Eppure di riforme della giustizia si sta finalmente discutendo, come dimostrano la riforma de processo penale e quella sul civile della ministra Cartabia. Siamo ancora in tempo per cambiare le cose?

Diciamo che molte delle soluzioni trovate sono state alimentate dagli obblighi che dobbiamo rispettare circa il Pnrr, per avere i fondi dell’Unione europea. Senza dubbio bisogna cercare di sveltire i processi, visto che in Italia ci sono circa cinque milioni di processi l’anno. La riforma Cartabia incide su questo, ma non è sufficiente. Assistiamo a un’iperpenalizzazione, ciò è a un uso indiscriminato del processo penale anche nei casi in cui basterebbero multe serie. Da avvocato dico che il processo civile ha decide e decine di riti differenti e questo non fa altro che alimentare un pasticcio enorme.

Insomma, parola d’ordine semplificare?

Servirebbe una semplificazione seria e profonda. Ma è un problema che di certo non scopriamo oggi. Basti pensare a Dante quando fa dire a Giustiniano «che, per voler del primo amor ch’i’ sento, d’entro le leggi trassi il troppo e ‘l vano».

Tornando all’immunità parlamentare, crede si debba recuperare questo istituto nella sua forma iniziale

L’immunità parlamentare è un istituto sacrosanto.

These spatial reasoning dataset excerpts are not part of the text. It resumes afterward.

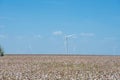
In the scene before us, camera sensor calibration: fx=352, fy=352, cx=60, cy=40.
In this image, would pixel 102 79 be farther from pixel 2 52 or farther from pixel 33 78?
pixel 2 52

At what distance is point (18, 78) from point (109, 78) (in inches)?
171

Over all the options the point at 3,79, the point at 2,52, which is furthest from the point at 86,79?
the point at 2,52

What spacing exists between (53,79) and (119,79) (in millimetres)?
3037

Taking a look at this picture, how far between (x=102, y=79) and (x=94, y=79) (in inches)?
17.2

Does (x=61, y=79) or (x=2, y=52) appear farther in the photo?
(x=2, y=52)

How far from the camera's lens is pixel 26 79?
1617 cm

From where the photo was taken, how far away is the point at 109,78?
16781 millimetres

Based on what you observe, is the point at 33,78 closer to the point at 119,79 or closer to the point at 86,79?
the point at 86,79

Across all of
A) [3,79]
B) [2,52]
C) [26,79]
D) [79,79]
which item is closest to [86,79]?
[79,79]

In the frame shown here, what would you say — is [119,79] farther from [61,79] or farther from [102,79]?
[61,79]

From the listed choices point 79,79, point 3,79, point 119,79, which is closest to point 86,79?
point 79,79

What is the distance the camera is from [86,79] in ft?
53.6

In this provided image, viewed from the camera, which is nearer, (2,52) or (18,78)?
(18,78)

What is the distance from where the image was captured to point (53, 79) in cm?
1625
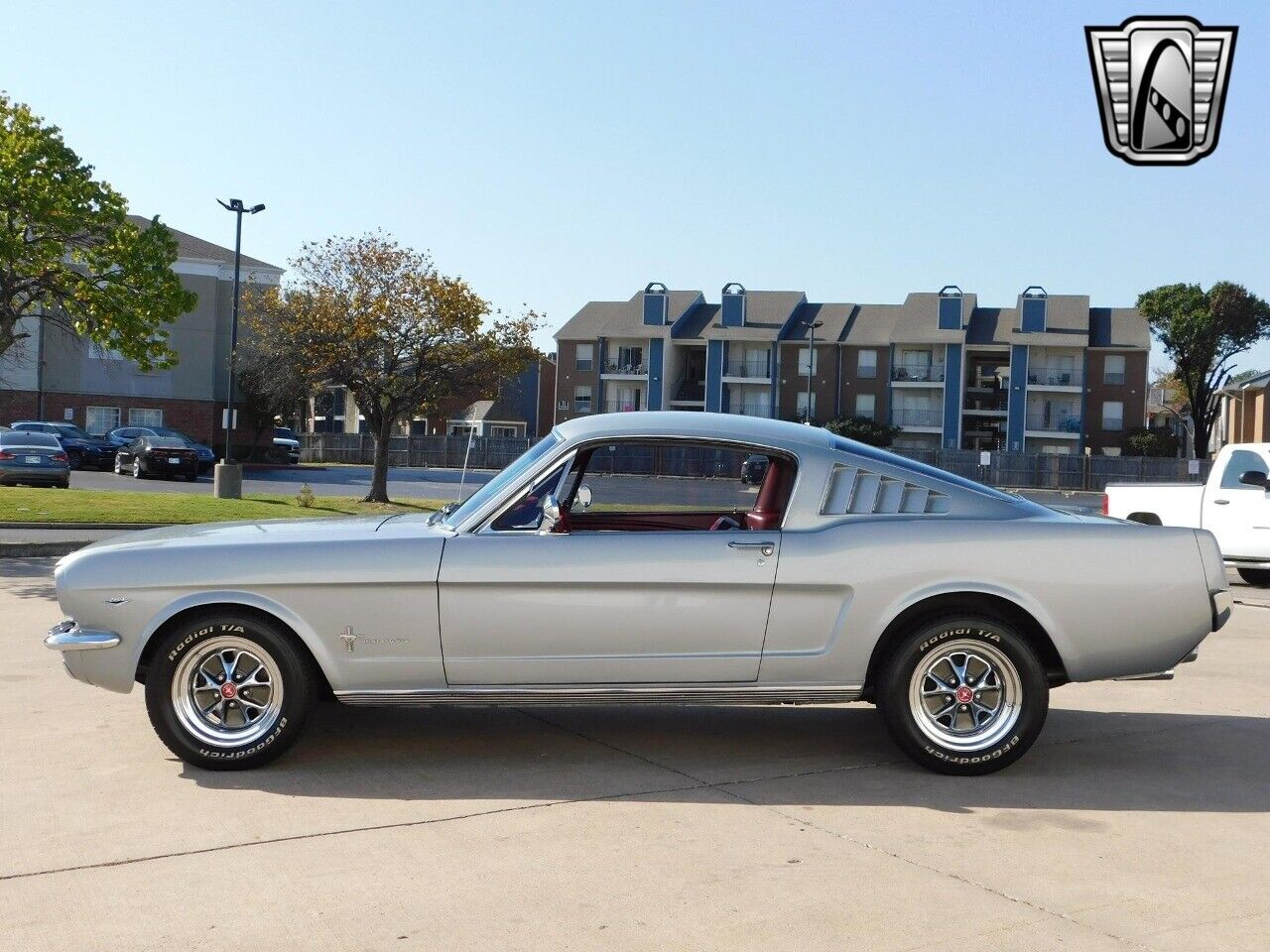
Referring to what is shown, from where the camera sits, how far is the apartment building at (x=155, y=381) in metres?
57.4

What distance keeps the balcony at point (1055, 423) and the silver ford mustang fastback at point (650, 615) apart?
2662 inches

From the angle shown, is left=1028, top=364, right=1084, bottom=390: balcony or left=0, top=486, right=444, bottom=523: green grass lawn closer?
left=0, top=486, right=444, bottom=523: green grass lawn

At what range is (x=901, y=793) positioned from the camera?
565cm

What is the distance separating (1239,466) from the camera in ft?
51.7

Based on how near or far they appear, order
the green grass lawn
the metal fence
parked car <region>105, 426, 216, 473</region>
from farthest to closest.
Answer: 1. the metal fence
2. parked car <region>105, 426, 216, 473</region>
3. the green grass lawn

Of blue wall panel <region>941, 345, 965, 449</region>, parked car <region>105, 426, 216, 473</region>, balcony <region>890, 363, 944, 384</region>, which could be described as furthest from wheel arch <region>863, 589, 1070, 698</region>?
balcony <region>890, 363, 944, 384</region>

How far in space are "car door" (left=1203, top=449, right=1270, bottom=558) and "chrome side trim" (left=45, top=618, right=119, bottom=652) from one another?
13007 millimetres

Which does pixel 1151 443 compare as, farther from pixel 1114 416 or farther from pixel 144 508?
pixel 144 508

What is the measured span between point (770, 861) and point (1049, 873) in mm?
978

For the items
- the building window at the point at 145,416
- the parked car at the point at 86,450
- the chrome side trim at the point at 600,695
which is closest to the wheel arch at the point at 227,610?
the chrome side trim at the point at 600,695

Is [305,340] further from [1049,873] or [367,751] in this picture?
[1049,873]

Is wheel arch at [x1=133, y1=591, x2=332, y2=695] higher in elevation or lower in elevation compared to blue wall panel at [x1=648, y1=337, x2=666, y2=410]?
lower

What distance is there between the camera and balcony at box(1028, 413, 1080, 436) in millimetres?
70375

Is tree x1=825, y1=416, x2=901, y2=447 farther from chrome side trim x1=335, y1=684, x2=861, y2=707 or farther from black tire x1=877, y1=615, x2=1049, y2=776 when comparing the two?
chrome side trim x1=335, y1=684, x2=861, y2=707
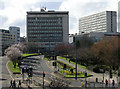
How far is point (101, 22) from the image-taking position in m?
117

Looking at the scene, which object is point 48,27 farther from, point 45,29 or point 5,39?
point 5,39

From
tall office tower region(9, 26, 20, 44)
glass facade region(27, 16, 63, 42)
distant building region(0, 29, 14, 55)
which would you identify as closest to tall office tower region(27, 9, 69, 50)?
glass facade region(27, 16, 63, 42)

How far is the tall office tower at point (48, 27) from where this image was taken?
9469 cm

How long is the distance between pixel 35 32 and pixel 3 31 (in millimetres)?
18934

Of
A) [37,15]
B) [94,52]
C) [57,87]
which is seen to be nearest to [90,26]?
[37,15]

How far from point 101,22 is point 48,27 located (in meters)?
41.7

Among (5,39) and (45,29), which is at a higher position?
(45,29)

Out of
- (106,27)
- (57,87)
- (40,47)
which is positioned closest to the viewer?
(57,87)

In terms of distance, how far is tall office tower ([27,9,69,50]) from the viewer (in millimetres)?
94688

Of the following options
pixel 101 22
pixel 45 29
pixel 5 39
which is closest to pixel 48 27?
pixel 45 29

Tanto che lo troviamo identico anche nello statuto Albertino. Chi svolge attività politica deve essere certo di non essere perseguito per voti o opinioni espressi nell’esercizio delle sue funzioni. Perché l’agone politico è qualcosa di molto diverso dalla calunnia o l’ingiuria. Negli anni tuttavia è successo che l’autorizzazione a procedere era diventata una sorta di privilegio, vissuto come qualcosa di odioso. Per questo si è eliminata l’autorizzazione a procedere e si è spostato il peso sull’immunità parlamentare. Ma, a trent’anni di distanza, si dice che era meglio il vecchio articolo 68, con l’immunità parlamentare generale e poi sotto l’autorizzazione a procedere.

È d’accordo con questa tesi?

La condivido, perché i costituenti avevano trovato un punto di equilibrio. I processi a Berlusconi, a Renzi e Bassolino, sono processi contro privati cittadini o causati dalla loro attività politica? È di questo che si dovrebbe parlare. Il tema, insomma, è complicato e profondo nel suo insieme.